:: Problem description ::
Below, some lines carry pictures; leave those pictures out and retype exactly the lines from the one with "Federica Caglioni - Solberg" through the one with "-The Swan Princess: A".

:: Material provided ::

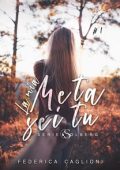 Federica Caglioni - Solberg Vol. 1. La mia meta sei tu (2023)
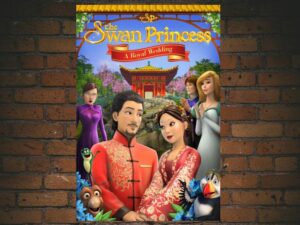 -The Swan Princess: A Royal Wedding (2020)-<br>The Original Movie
==
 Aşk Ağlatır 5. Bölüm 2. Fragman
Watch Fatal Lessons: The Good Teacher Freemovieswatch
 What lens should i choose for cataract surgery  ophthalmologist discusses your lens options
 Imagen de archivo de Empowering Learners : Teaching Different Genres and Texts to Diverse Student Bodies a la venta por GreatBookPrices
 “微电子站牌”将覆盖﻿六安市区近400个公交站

:: Output of the exercise ::
 Federica Caglioni - Solberg Vol. 1. La mia meta sei tu (2023)
 -The Swan Princess: A Royal Wedding (2020)-<br>The Original Movie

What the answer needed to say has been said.